PASSAGE GIVEN

********

Just as food logs highlight unhealthy eating habits, work hour tracking reveals insights you didn’t know you needed. 

You discover where projects get stuck, which tasks drain the most energy, and how much of your team’s effort truly matters.

a modern office team working with laptops and dashboards.

Key Takeaways

  • Why tracking matters: Even though exempt salaried employees don’t legally need timesheets, tracking hours provides compliance protection, prevents burnout, improves project costing, and safeguards against wage disputes.
  • Legal basics: Under FLSA, only non-exempt salaried employees are required to have their hours tracked for overtime pay. Exempt employees are not—but employers can still choose to track for insight and protection.
  • Benefits of time tracking: It ensures compliance with labor laws, highlights workload imbalances, prevents hidden overtime, improves payroll accuracy, and helps finance teams tie salaries to billable work.
  • How to calculate hours fairly: Start with the standard 40-hour week (≈2,080 hours/year). Compare actual tracked hours to this baseline to spot overwork or under-utilization. Calculating effective hourly rate gives perspective on compensation vs. effort.
  • Best methods:
    • Traditional: Paper timesheets, punch clocks, spreadsheets (simple but error-prone).
    • Modern software: Automated trackers like Flowace capture work silently, integrate with project tools, and reduce manual entry errors by 90%.
    • Project integrations: Asana, Trello, Jira, and ClickUp help link hours directly to deliverables.
  • How Flowace helps: Flowace automates hour tracking, delivers utilization heatmaps, flags anomalies like missing hours, and integrates with tools like Jira and Salesforce. Customers report productivity gains up to 31% while reducing excess hours. Start your free trial with Flowace today.

Do Employers Have to Track Salaried Employee Hours?

Do you have to track a salaried employee’s hours? 

Legally, it depends on whether they are classified as exempt or non-exempt under labor laws. Let’s clarify this first, then discuss why many companies choose to track anyway.

What’s the Difference Between Exempt and Non-Exempt Salaried Employees?

Under the U.S. Fair Labor Standards Act (FLSA), exempt employees are those who meet certain salary and job duty criteria that exempt them from overtime pay requirements.

If you’re exempt, you don’t get overtime. To qualify, you need to earn above the salary threshold (about $35,568 per year, with proposals to raise it to near $58,000) and your job must meet certain duty rules, like being an executive or professional. In that case, your hours don’t need to be tracked.

If you’re non-exempt, you must have your hours tracked and get overtime pay for working more than 40 hours a week. Even salaried workers can be non-exempt if they earn below the cutoff or don’t meet duty requirements.

********

DATA LINES

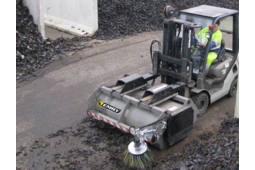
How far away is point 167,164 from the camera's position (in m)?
5.40

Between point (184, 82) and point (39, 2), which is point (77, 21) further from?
point (184, 82)

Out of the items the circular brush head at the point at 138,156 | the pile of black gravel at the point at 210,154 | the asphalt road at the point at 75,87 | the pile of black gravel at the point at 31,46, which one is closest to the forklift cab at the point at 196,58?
the asphalt road at the point at 75,87

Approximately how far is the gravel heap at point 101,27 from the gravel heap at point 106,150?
12.5 ft

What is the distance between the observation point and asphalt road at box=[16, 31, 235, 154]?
6977 millimetres

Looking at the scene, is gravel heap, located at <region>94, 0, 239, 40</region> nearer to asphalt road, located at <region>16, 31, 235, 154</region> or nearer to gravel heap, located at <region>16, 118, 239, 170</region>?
asphalt road, located at <region>16, 31, 235, 154</region>

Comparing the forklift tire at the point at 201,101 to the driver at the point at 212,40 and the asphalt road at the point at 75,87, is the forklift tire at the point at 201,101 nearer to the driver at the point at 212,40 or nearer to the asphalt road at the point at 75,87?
the asphalt road at the point at 75,87

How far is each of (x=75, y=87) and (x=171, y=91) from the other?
3.46 meters

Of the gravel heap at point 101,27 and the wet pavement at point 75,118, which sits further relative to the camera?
the gravel heap at point 101,27

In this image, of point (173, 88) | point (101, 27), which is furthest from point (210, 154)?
point (101, 27)

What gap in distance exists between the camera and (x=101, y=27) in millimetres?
13250

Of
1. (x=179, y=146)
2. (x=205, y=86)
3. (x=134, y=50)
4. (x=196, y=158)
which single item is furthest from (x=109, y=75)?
(x=196, y=158)

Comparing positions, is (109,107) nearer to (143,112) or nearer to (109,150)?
(143,112)

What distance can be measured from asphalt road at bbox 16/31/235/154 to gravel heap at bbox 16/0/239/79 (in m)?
0.57

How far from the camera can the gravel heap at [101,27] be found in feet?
34.1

********

WHAT THE TASK ASKS
In the passage on tracking salaried employees' hours, about how much per year must an employee earn to meet the salary threshold for exempt status?

RESPONSE FOR THIS EXERCISE
About $35,568 per year.